» PASSAGE PROVIDED
◇ ◇ ◇ ◇ ◇ ◇ ◇

The users of my final project will be students from grades 4-12 and adult instructors.  The majority of the students are advanced readers.  Students begin our program with either no or very limited programming skills. Each of the six sample programs in my image are provided for students to recreate using The Cortex programming environment and the Motor Testing Station they each build.  A short description of what is going to happen when the program in successfully transferred to The Brain robotic controller is provided along with tips for programming.

According to Lohr (2008), “Space can direct the eye to important information by chunking and separating instructional elements” (p. 272).  I create this in Adobe Fireworks and used the guidelines to help me have the same amount of space between each section of this graphic.  I was hoping to keep everything evenly spaced so a student’s attention wouldn’t necessarily be directed to one part of the page.  I also kept manipulating the width of the image to make it as narrow as possible so there would be as little difference in white space below the program descriptions as possible.  I still think this needs some work to have less white space in the second and fifth programming sections.

◇ ◇ ◇ ◇ ◇ ◇ ◇

» MATERIAL PROVIDED
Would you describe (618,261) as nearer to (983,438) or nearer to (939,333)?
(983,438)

◇ ◇ ◇ ◇ ◇ ◇ ◇

» THE TASKS
- A) In the passage about the programming graphic, reproduce word for word the stretch from "According to Lohr" through "fifth programming sections.".
- B) According to the passage about the programming graphic, which programming sections does the writer think still need less white space?

» SOLUTIONS
- A)
According to Lohr (2008), “Space can direct the eye to important information by chunking and separating instructional elements” (p. 272).  I create this in Adobe Fireworks and used the guidelines to help me have the same amount of space between each section of this graphic.  I was hoping to keep everything evenly spaced so a student’s attention wouldn’t necessarily be directed to one part of the page.  I also kept manipulating the width of the image to make it as narrow as possible so there would be as little difference in white space below the program descriptions as possible.  I still think this needs some work to have less white space in the second and fifth programming sections.

- B) The second and fifth programming sections.